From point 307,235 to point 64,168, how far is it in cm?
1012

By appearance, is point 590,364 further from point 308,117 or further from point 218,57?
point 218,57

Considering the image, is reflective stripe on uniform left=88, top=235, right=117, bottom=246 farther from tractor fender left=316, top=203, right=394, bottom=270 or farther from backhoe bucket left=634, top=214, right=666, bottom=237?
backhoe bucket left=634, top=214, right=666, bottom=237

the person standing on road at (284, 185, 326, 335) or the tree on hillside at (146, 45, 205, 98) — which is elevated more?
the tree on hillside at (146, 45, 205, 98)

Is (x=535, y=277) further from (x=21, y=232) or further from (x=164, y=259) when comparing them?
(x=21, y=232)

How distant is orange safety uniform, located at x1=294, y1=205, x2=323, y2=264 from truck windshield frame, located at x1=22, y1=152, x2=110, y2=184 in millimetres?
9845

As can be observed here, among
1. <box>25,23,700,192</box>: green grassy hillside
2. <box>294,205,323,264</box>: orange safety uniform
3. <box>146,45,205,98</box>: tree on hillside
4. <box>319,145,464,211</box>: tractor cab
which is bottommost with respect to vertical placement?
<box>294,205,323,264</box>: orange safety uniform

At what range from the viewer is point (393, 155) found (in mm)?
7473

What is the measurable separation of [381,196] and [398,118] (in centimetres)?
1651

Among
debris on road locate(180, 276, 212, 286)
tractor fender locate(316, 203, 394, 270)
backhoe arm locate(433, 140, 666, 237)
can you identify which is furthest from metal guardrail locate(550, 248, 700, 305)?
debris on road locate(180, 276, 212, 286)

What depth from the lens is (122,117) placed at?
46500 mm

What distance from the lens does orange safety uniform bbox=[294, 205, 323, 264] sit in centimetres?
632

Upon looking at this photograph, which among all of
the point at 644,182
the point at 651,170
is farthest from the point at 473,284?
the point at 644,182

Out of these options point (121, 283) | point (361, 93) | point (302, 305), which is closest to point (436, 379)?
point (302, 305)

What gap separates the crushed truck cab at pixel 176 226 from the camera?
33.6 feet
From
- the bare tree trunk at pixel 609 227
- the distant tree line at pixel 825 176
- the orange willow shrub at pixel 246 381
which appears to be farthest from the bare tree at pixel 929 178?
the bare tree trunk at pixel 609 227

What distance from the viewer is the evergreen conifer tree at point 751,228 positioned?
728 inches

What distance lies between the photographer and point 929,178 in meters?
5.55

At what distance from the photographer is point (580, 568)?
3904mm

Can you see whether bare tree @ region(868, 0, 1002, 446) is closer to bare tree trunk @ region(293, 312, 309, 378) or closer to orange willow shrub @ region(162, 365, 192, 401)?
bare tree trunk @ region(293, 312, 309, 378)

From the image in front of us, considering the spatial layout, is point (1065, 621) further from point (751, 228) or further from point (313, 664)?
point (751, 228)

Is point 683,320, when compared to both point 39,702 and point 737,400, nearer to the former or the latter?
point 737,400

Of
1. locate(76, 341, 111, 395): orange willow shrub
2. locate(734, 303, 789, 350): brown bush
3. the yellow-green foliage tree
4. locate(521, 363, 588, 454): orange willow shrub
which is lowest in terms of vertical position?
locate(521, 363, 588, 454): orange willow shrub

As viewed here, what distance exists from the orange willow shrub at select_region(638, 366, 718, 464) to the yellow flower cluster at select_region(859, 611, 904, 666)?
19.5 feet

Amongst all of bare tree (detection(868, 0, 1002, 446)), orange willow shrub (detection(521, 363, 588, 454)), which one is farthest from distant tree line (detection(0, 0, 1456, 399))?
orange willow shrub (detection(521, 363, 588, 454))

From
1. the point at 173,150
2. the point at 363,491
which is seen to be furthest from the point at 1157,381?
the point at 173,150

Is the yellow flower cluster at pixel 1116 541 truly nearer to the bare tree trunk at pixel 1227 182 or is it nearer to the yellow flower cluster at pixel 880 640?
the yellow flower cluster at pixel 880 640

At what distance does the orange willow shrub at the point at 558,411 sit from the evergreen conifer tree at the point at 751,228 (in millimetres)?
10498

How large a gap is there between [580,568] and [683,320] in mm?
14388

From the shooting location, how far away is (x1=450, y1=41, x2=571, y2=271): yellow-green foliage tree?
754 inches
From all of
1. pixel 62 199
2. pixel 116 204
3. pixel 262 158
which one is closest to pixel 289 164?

● ● ● ●

**Requirement:**
Repeat exactly, and only, the lines from the one containing "Is the yellow" through the end of the material.

**Exercise solution:**
Is the yellow flower cluster at pixel 1116 541 truly nearer to the bare tree trunk at pixel 1227 182 or is it nearer to the yellow flower cluster at pixel 880 640?
the yellow flower cluster at pixel 880 640

At what distance does the orange willow shrub at the point at 558,411 sit from the evergreen conifer tree at the point at 751,228 (in millimetres)?
10498

How large a gap is there between [580,568] and [683,320] in mm?
14388

From the shooting location, how far away is (x1=450, y1=41, x2=571, y2=271): yellow-green foliage tree?
754 inches
From all of
1. pixel 62 199
2. pixel 116 204
3. pixel 262 158
which one is closest to pixel 289 164?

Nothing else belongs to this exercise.